=== INSTRUCTIONS TO FOLLOW ===
Search the listing for the word "Under" and copy every line where it turns up.

=== RECORDS FOR PROCESSING ===
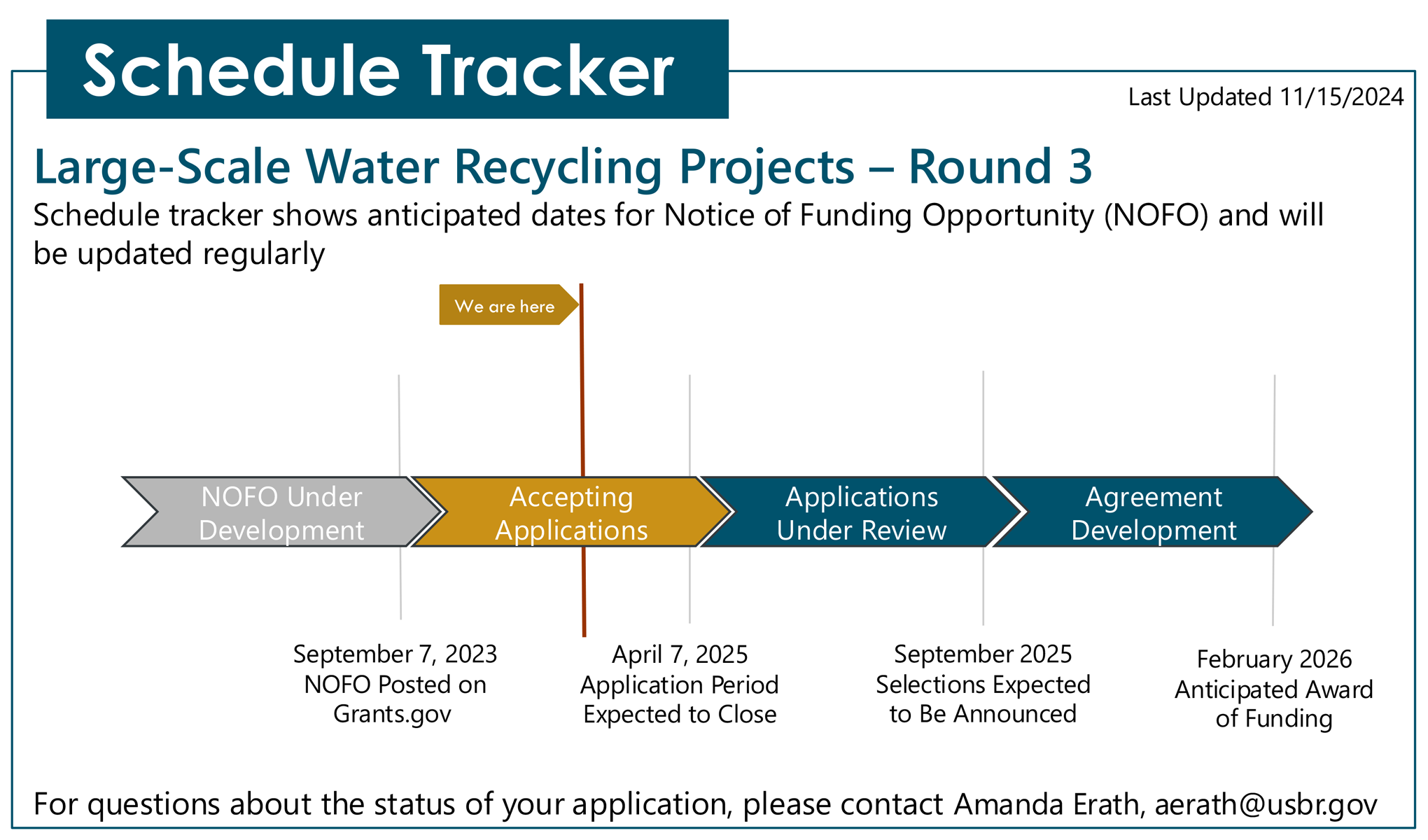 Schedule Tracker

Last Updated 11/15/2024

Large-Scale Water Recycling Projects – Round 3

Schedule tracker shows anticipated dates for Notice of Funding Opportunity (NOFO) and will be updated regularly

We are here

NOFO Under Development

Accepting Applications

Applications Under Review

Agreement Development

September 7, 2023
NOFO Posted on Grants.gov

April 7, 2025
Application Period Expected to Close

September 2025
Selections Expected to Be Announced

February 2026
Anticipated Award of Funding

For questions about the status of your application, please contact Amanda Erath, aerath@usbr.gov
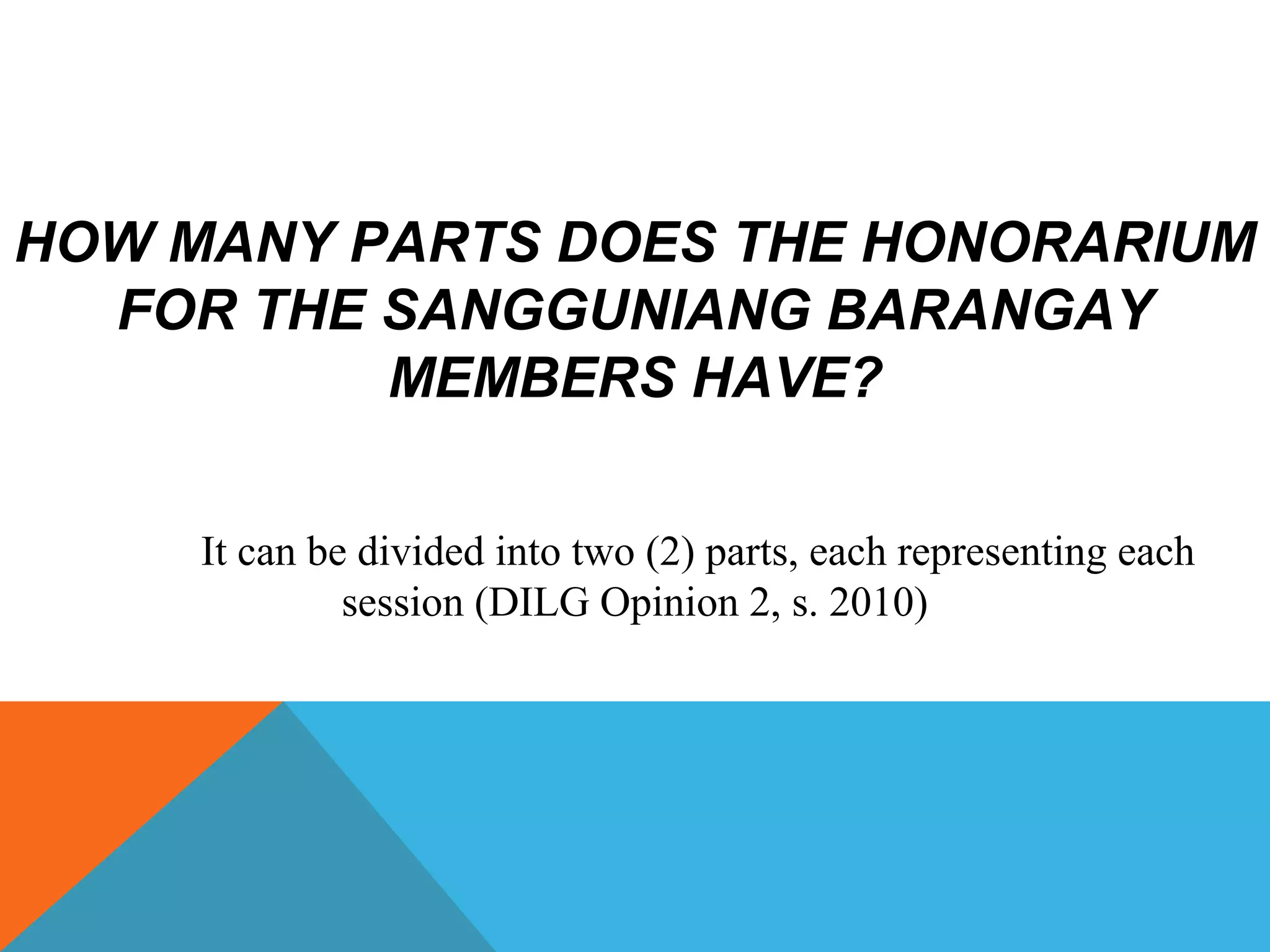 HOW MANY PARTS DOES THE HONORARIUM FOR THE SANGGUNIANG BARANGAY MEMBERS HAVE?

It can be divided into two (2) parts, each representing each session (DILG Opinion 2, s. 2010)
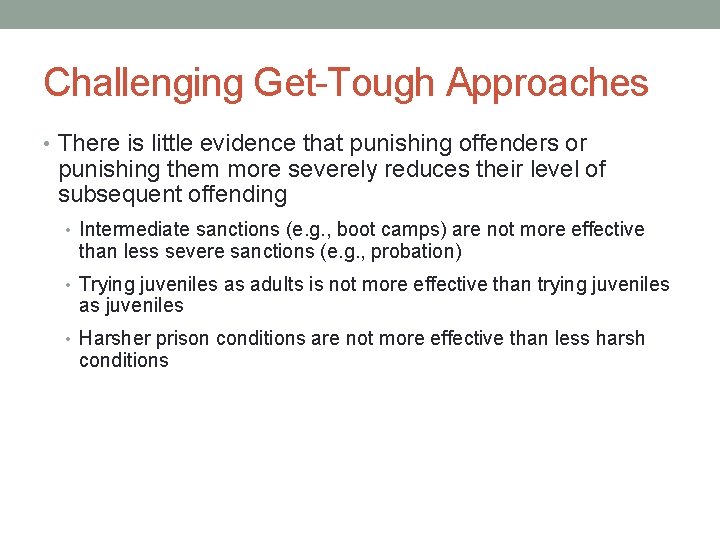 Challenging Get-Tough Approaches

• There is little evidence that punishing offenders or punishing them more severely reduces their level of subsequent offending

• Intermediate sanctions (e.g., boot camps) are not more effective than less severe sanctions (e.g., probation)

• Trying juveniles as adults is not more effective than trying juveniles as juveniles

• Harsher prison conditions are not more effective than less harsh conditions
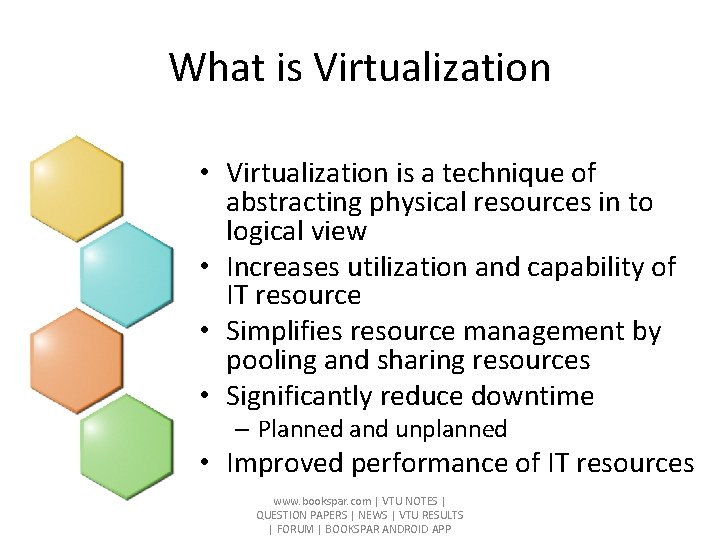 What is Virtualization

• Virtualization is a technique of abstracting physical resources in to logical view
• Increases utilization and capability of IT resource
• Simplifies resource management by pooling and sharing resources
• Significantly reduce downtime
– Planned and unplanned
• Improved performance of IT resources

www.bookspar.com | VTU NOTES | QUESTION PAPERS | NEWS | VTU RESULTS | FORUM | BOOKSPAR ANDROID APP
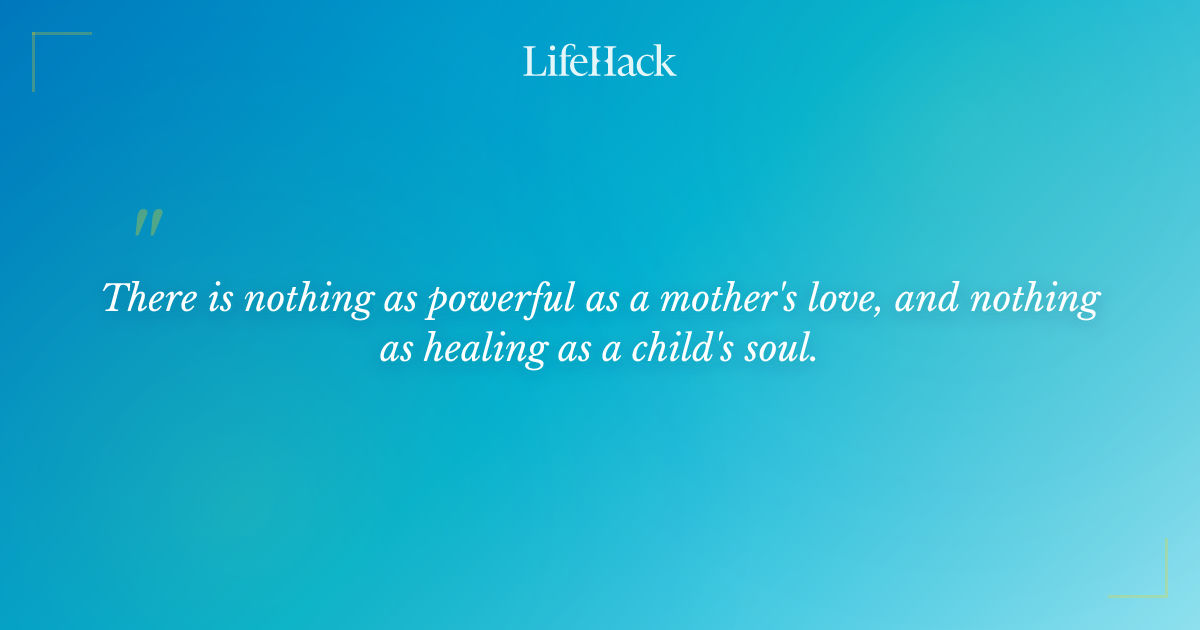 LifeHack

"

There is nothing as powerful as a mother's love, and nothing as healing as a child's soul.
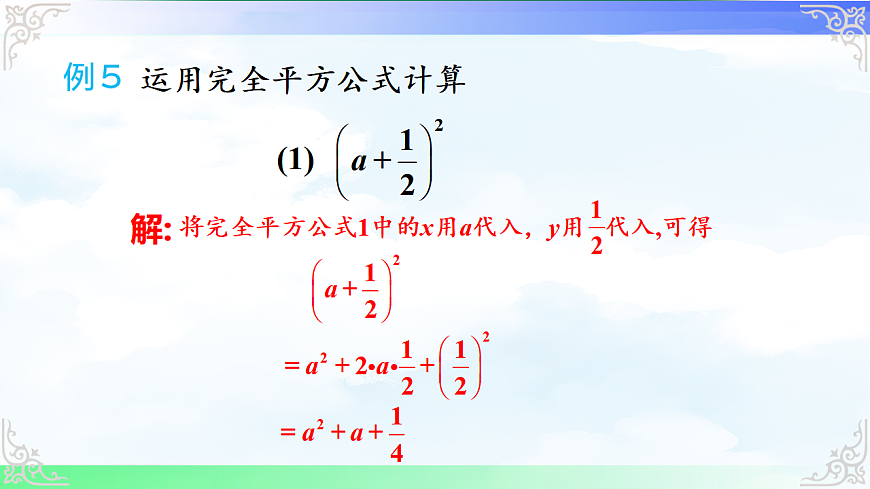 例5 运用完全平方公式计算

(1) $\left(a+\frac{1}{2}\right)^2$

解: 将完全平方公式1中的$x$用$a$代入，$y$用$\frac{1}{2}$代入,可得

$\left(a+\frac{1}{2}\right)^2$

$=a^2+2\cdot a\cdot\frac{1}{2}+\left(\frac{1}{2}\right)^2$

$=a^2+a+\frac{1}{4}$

=== SOLVED PROBLEM ===
NOFO Under Development
Applications Under Review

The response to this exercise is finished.